EXERCISE REQUIREMENTS:
The records follow. Filter them to the lines that hold "over".

** DATA FOR REVIEW follows **

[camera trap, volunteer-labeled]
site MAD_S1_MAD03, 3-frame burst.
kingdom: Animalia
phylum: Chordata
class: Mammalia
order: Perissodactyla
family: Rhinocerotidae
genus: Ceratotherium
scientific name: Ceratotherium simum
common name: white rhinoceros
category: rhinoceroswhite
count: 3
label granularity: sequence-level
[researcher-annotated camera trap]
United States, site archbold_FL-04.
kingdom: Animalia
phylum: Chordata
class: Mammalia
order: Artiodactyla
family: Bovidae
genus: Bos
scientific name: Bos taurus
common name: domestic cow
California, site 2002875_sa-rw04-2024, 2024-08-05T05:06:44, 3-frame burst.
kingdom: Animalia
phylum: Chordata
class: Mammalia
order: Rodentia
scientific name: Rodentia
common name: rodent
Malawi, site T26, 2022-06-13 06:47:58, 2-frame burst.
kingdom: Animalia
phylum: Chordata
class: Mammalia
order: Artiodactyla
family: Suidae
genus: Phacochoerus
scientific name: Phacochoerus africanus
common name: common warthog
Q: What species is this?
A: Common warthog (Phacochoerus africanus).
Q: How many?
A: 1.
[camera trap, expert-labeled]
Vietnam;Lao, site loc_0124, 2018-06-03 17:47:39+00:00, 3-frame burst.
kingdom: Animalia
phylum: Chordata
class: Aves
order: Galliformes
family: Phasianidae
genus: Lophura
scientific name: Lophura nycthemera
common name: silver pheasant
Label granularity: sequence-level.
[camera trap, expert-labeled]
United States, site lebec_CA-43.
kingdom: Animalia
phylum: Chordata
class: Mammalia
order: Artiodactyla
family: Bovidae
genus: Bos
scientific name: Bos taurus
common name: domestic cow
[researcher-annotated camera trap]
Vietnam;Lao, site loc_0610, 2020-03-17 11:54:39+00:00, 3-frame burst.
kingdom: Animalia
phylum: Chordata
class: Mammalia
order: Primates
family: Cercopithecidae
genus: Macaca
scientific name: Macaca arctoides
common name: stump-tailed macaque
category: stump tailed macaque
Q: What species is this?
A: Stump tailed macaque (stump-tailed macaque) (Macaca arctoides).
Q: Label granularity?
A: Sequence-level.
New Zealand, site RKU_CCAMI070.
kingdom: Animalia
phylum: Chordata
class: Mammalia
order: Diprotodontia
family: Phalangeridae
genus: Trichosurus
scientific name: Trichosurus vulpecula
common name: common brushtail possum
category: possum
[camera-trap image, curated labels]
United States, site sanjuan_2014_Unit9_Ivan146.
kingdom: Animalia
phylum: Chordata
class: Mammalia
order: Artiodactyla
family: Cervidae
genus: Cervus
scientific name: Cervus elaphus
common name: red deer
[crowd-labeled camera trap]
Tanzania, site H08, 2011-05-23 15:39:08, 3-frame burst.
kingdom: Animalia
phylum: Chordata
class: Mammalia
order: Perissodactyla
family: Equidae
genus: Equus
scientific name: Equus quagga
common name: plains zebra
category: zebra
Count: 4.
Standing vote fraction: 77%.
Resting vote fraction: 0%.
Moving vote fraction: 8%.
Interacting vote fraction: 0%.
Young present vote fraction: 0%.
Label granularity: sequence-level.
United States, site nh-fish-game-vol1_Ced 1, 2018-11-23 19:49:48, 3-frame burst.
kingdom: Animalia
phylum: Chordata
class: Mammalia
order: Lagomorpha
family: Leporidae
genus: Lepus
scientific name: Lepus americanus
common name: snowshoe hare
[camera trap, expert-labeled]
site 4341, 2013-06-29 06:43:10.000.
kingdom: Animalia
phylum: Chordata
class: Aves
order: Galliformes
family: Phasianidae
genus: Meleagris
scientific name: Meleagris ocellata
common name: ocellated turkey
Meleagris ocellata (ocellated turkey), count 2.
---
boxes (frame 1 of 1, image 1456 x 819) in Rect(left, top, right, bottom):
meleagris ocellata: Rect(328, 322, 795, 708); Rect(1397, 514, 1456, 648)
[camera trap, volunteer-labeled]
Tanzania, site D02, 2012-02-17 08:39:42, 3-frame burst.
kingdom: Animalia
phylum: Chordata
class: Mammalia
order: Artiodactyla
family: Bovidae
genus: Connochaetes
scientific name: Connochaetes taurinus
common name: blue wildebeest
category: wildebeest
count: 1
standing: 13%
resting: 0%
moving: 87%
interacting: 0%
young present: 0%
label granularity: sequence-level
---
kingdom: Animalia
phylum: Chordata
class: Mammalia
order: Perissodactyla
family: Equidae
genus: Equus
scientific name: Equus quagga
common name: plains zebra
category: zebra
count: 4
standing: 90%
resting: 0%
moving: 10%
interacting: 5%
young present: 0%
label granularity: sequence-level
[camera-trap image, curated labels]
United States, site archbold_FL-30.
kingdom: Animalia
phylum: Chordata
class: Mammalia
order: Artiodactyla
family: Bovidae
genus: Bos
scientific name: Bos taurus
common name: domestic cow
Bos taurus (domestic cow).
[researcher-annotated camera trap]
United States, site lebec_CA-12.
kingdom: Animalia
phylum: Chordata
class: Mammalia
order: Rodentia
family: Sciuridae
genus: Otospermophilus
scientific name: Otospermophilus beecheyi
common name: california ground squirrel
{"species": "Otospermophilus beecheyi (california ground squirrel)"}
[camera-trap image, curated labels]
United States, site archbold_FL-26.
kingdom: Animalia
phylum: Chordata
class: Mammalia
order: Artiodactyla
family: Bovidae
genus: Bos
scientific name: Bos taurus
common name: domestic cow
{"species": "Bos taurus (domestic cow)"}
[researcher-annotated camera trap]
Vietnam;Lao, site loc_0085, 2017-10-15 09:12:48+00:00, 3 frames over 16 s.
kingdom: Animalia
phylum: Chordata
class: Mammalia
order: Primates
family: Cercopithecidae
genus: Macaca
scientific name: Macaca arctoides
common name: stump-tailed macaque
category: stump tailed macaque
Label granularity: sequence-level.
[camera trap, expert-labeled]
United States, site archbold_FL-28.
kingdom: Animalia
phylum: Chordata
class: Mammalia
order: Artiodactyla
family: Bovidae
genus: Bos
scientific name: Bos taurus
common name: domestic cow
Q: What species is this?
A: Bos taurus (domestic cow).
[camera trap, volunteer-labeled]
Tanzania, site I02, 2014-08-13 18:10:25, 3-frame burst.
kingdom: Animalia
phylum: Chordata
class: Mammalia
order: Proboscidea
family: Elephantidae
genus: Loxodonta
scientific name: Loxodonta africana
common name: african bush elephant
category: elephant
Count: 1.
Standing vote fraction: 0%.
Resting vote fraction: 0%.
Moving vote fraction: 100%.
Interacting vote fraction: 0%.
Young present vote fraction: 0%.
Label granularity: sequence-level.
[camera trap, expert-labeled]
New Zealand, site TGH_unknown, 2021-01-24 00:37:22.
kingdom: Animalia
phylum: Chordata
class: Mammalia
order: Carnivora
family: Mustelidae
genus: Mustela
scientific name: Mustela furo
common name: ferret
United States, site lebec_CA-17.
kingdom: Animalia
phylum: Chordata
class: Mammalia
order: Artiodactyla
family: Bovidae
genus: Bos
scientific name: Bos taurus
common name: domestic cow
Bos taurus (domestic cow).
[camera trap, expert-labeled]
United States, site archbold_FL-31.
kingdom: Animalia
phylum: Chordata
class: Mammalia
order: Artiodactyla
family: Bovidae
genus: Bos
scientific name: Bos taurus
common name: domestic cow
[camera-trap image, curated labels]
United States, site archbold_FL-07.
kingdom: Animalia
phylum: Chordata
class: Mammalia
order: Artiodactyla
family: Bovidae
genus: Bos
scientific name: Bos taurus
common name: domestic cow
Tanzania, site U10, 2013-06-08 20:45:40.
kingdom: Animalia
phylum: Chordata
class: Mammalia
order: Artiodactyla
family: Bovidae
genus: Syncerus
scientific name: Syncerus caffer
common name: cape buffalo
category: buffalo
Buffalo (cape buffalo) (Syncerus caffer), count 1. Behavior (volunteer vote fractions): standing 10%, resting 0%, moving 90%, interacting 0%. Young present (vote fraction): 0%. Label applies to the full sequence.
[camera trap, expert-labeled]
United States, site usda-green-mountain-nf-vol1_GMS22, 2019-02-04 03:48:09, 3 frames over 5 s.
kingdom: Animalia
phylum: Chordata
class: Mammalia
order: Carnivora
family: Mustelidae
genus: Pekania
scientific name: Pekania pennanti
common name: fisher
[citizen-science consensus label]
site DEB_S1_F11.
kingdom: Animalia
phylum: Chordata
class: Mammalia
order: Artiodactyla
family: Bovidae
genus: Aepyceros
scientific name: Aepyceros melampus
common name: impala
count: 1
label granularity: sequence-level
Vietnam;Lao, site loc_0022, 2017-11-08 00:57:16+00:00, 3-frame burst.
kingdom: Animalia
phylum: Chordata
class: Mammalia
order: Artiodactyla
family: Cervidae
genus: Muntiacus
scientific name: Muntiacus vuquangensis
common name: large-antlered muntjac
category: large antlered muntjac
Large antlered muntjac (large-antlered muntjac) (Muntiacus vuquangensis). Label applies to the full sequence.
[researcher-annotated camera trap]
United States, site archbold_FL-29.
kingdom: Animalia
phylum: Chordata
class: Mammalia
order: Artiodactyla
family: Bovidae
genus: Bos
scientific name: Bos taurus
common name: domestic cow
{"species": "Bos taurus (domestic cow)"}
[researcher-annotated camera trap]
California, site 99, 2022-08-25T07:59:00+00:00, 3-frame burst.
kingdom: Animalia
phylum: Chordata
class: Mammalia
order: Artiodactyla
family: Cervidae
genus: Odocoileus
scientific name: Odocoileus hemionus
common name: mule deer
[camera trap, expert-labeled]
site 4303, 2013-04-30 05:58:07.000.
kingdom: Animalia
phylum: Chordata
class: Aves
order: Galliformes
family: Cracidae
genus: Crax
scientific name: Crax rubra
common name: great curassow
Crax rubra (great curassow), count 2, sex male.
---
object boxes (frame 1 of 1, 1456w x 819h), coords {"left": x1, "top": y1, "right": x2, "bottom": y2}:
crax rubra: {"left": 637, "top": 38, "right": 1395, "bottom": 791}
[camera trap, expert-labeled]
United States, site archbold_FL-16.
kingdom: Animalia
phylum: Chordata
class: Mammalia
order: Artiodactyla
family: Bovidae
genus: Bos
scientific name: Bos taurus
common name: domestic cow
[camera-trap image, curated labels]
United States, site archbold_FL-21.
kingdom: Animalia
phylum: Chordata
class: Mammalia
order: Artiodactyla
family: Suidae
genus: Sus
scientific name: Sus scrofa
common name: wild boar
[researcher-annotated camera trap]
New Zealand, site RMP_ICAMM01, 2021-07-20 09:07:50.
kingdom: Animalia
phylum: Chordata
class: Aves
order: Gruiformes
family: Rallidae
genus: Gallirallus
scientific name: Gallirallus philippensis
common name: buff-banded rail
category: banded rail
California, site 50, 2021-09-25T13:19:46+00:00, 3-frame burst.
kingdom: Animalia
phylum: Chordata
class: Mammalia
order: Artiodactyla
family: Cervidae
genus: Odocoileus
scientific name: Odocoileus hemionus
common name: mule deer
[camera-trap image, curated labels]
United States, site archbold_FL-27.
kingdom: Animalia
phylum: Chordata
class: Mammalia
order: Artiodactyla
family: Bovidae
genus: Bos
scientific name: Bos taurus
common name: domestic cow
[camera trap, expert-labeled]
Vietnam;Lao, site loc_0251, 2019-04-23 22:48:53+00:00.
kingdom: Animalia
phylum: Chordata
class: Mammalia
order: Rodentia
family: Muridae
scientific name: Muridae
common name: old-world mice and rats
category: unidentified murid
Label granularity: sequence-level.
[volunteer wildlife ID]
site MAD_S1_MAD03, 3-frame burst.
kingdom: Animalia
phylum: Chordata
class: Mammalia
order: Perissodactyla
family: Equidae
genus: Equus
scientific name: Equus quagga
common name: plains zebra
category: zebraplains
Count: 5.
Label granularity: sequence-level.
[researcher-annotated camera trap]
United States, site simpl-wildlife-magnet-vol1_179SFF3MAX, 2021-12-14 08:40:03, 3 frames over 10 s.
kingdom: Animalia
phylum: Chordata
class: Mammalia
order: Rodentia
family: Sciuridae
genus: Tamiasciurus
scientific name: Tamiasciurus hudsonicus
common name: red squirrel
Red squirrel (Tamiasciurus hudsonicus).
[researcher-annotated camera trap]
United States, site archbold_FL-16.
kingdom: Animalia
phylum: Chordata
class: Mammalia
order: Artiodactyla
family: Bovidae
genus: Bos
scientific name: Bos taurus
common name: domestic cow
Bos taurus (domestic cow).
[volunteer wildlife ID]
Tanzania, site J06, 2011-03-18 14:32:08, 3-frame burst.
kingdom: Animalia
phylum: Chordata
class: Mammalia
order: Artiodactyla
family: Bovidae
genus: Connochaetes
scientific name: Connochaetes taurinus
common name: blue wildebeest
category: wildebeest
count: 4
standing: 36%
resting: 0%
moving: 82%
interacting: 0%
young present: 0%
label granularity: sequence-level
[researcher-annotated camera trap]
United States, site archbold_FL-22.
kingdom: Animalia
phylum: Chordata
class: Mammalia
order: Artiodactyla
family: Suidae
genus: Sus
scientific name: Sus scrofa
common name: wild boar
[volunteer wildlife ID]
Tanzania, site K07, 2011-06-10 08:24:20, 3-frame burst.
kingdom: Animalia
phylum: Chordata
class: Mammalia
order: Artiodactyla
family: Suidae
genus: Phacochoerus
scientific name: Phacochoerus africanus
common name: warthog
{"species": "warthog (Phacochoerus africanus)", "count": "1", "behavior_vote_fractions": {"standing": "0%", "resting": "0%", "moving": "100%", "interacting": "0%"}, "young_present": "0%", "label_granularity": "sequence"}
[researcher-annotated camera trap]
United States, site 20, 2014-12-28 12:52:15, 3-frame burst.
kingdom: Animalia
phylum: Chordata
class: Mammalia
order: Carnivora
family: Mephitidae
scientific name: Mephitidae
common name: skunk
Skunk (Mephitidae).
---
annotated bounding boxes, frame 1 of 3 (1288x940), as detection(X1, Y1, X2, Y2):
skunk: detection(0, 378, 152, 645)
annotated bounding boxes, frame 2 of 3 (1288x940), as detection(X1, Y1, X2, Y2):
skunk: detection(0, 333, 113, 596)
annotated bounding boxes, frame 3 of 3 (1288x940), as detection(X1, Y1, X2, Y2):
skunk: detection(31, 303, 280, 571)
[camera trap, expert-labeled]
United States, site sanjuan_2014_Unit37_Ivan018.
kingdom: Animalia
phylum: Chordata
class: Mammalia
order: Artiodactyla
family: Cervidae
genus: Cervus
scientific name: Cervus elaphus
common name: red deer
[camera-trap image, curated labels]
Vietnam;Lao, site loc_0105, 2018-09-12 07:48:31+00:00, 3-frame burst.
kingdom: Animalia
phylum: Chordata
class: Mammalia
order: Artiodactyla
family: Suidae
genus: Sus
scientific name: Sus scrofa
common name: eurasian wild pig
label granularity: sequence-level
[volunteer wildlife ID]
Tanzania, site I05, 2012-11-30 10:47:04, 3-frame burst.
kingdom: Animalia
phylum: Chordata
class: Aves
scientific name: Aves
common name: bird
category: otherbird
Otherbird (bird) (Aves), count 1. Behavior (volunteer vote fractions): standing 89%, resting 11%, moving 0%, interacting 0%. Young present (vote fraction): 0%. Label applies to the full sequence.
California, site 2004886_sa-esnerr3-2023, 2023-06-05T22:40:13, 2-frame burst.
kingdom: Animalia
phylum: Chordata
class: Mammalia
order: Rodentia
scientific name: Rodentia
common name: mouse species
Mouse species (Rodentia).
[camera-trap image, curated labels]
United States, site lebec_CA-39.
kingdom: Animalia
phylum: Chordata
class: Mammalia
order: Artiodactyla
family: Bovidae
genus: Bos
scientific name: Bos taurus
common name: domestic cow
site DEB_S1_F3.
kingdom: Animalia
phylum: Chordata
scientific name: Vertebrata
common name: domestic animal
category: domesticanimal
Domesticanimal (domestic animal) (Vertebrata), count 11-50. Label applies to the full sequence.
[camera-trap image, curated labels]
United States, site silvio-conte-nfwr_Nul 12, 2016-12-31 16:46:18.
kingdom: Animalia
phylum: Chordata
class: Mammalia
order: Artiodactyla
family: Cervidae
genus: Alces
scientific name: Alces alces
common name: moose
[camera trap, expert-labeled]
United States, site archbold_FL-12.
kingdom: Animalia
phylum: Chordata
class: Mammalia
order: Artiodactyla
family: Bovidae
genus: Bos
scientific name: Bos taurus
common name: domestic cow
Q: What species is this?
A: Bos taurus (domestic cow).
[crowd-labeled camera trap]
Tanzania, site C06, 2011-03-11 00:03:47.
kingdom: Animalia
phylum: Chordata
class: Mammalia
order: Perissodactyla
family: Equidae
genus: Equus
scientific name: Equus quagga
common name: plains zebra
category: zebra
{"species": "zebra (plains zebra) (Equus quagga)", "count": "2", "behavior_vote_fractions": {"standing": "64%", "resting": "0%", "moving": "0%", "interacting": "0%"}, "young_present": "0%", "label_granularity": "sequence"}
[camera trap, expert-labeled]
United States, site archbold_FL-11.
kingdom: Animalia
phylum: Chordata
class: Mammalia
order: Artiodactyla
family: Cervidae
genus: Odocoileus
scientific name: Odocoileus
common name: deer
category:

** End of DATA FOR REVIEW **

RESULT FOR THIS TASK:
Vietnam;Lao, site loc_0085, 2017-10-15 09:12:48+00:00, 3 frames over 16 s.
United States, site usda-green-mountain-nf-vol1_GMS22, 2019-02-04 03:48:09, 3 frames over 5 s.
United States, site simpl-wildlife-magnet-vol1_179SFF3MAX, 2021-12-14 08:40:03, 3 frames over 10 s.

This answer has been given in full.